Okurlar kitap fiyatları için bize kızıyor ama...
'Bu durumun devam etmesi halinde kapanmalar olur mu?' sorusuna Kocatürk şu yanıtı verdi: “Bugün için öyle bir şey söylemek zor. Fakat bütün yayıncılar, maliyetler karşısında sektörün kendi içerisinde birbirini vadelerle idare ediyordu. Nakit yatırımlar karşısında mutlaka yayıncılar da zorunlu olarak vadeli satmaktan vazgeçip peşin satmanın yoluna gidecekler. Bu da zor bir süreçtir. Okurla bağı olan yayıncıların esas olarak düşündükleri şey bu.

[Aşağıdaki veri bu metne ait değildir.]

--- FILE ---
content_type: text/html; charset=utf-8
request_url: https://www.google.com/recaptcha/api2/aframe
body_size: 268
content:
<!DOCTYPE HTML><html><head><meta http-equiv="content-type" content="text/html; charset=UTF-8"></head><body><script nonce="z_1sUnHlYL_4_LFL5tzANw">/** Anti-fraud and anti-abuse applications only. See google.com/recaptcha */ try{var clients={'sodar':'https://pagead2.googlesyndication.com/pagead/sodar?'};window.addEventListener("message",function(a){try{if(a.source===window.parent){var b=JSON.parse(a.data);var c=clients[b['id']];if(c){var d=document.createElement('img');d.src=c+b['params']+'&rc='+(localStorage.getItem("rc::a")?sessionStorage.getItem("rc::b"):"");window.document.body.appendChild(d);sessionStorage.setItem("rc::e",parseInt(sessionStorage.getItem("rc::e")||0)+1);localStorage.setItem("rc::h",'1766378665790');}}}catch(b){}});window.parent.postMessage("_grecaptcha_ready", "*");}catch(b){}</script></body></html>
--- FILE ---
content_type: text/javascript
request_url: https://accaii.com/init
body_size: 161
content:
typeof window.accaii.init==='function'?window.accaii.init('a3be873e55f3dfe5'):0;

Kapanmalar meselesi için, bugün söylemek erken ama bütün yatırımlarını nakit olarak yapan bir sektör değildik. Vadeli yürüyen bir üretim zinciriydi. Bu zincirin kırılma ihtimali var. Türkiye'de bir kitap ortalama 3 buçuk ile 4 dolar civarındadır. Yılbaşında bu 28 ile 32 lira arasındaydı. Şimdi 4 dolar dediğinizde, 45 ve 55 liraya kadar çıkıyor. Buna da okurlar tepki gösteriyor. Okurun da kafası karışıyor. Sanki yayıncılar zam yapıyormuş gibi algılanıyor. Bunun altını çizmek isterim. Bazen okurların böyle tepkileri oluyor. Bu tepkilerin doğru adresi biz değiliz, ülkenin ekonomik durumu, kâğıt üretmemiş olması... Ülkenin üretim maliyetlerinin tamamen dövize dayalı olmasından kaynaklanıyor.”
Bu işin olur tarafı kalmadı
Yayıncılar Kooperatifi Başkanı Elif Akkaya, son bir buçuk yılda maliyetlerinin iki katına çıktığını, bunun yayıncılık için yıkım olduğunu ifade ederek şunları söyledi:
“Baskı maliyetleri ile kâğıt maliyetleri iki katına çıktı. Bu koşullarda kitap üretmek imkânsız. Üretsek bile kitabın satışı birim fiyatını yansıtmak zorunda. 200 sayfalık bir kitabı 45 liraya satmak zorunda kalacağız. Bu yalnızca yerli kitaplarda söz konusu. Çeviri ve telif maliyetlerini de katarsak, bu işin olur tarafı kalmadı. 3 ay önce matbaaya zam geldi. Dün ve bugün matbaalar 3 ay önce yaptıkları zamları revize etmek istiyorlar. Sonuçta matbaaların kullandığı bütün malzemeler ithal. Tamamen ithal girdiye dayalı bir üretim mekanizması oluştu. Gitmez böyle. Daralacağız. Kapatacağız. Kitap yayınlamayacağız. Kurların sürekli bu şekilde oynaması yayın dünyasına büyük bir darbe aynı zamanda. Zaten zor bela kendi emeğimizle kitap yayınlamaya çalışıyoruz. Şimdi onu da elimizden alıyor bu ekonomik sistem.”